Now, let's revisit our example on the same date as above. In the chart below, you can see that a sell stop is only triggered if the price drops to or gaps below $80.00, while a buy stop only triggers if price rises to or gaps above $88.00.

Source: StreetSmart Edge. Note that prices are used only to illustrate how orders may be used.

Market and stop orders

Stop orders and gaps in price

You may have heard a trader say, "I don't use stop-loss orders—they don't work because my stop was executed at a much lower price." These traders were probably affected by a gap in price, where the stock closed one day at a certain price and then opened the next day significantly lower.

This gap between one day's close and the next day's open is often due to a sell order imbalance.

The stock market is a real-world laboratory where the law of supply and demand is demonstrated daily. If there are a large number of shares for sale relative to the number of shares to purchase, this produces a relative sell-order imbalance. The key word here is "relative." The law of supply and demand dictates that as supply (number of shares for sale) increases, the share price must drop in order to balance with demand (number of shares to purchase). There must always be an equal number of shares bought and sold. While a gap down in price on a stock you own may not happen that often, it is very memorable when it does happen to you.

Take a look at the next chart example. It shows a stock that gapped down from about $24.30 to about $20.50. You may have placed a sell stop at approximately $22.50 just beneath the recent low price of about $23.00. Of course, you might believe that your sell stop had not "worked" when the stock gaps down and your sell stop is executed at about $20.50. In reality, it functioned as exactly as it should, yet still produced an unexpected result—a lower price than you were expecting.

Source: StreetSmart Edge.

Gap down resulting in a lower price

If a stock you own gaps lower—right through your sell-stop order—realize that whatever the news may be, it appears that the market is perceiving it as negative and that negative perception is all that matters at that moment. The saying on Wall Street is: Your first loss is your best loss.

Limit orders and gaps in price

In my experience, losses have usually hurt more than gains have felt good. A gap higher can work in your favor if you have a sell limit, in the same way a gap lower works against you with a sell-stop order, as shown in the chart below.

Source: StreetSmart Edge.

Gap up can work in trader's favor

In this example, a stock closes one day at about $21.25. If you had a sell limit order at $22.50, you'd be pleasantly surprised when the next morning your order was executed at about $23.50.

Which timeframe for which order type: Day or Good Till Cancelled (GTC)?

An order can be specified as either “day” which means it is only valid for the remainder of that specific trading day, or as “good till cancelled” (GTC). GTC orders are valid for up to 60 days at Schwab, not forever.

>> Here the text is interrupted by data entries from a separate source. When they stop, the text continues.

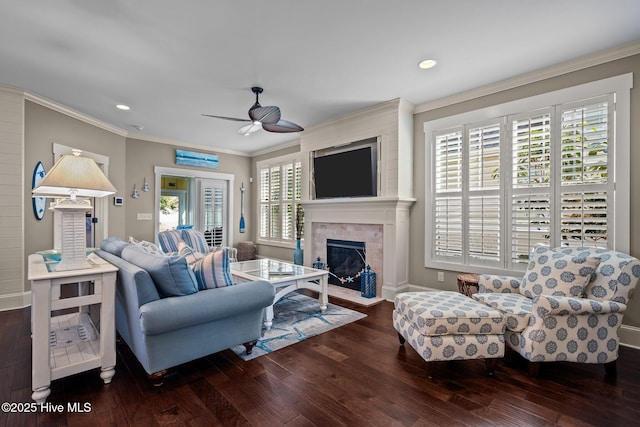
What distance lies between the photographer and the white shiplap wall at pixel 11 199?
11.8 ft

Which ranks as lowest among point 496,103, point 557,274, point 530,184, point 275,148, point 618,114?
point 557,274

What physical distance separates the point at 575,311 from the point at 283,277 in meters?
2.53

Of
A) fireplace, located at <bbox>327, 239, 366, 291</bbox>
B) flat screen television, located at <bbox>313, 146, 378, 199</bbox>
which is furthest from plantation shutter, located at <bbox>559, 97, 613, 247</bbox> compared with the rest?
fireplace, located at <bbox>327, 239, 366, 291</bbox>

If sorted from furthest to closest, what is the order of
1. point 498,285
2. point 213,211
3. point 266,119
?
point 213,211 < point 266,119 < point 498,285

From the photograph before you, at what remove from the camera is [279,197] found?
6633mm

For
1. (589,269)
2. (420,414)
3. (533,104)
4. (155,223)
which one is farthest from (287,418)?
(155,223)

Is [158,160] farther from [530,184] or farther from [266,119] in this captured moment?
[530,184]

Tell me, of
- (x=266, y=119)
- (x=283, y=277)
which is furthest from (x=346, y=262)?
(x=266, y=119)

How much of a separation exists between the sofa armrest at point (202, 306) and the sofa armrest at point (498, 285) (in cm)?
202

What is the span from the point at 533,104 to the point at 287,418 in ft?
12.3

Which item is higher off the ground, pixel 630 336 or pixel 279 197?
pixel 279 197

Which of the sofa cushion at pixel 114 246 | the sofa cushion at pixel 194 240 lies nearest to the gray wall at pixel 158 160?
the sofa cushion at pixel 194 240

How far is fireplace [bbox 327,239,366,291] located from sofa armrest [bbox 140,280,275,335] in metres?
2.34

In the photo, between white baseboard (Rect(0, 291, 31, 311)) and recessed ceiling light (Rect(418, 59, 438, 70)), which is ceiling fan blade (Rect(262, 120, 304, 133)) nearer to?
recessed ceiling light (Rect(418, 59, 438, 70))
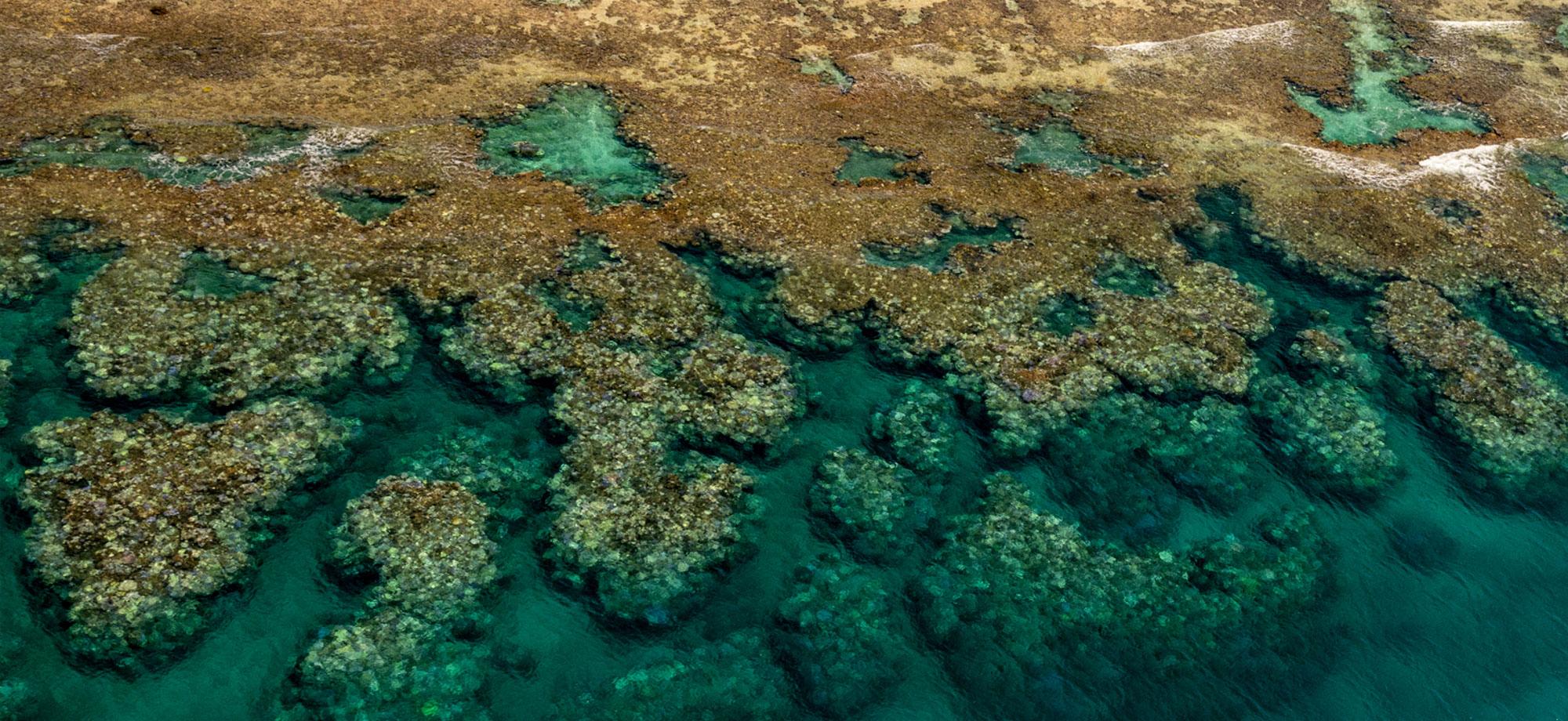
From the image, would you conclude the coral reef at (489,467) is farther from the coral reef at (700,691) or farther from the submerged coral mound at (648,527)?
the coral reef at (700,691)

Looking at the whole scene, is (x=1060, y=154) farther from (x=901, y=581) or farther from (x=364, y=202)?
(x=364, y=202)

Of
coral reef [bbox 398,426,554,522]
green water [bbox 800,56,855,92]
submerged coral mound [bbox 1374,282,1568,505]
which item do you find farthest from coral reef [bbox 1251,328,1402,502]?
coral reef [bbox 398,426,554,522]

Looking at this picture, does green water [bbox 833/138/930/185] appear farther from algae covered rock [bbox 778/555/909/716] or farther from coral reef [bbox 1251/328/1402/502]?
algae covered rock [bbox 778/555/909/716]

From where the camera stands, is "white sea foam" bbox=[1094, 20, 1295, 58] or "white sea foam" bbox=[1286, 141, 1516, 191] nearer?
"white sea foam" bbox=[1286, 141, 1516, 191]

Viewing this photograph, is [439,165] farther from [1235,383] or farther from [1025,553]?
[1235,383]

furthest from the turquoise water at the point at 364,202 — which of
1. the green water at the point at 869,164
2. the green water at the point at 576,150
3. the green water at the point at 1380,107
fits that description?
the green water at the point at 1380,107

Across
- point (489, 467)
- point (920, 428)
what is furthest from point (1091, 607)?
point (489, 467)
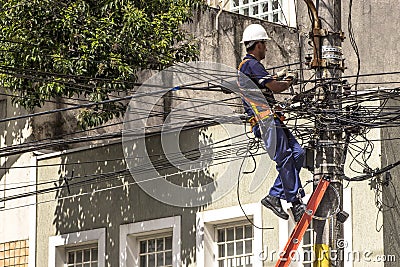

By definition, market orders, which request execution on the next trade, are day orders. If market orders are submitted while the market is open, they generally cannot be cancelled. Limit and stop orders may be submitted as either "Day" or "GTC" orders and may be changed or cancelled unless actually executed.

Bottom line

When it comes time to enter or exit a trade, remember to think in terms of two basic questions:

  • Am I trying to buy or sell?
  • Which price do I want—the current price, a higher price or a lower price?

Then, based upon your understanding of the different types of orders, select the correct tool for the job at hand.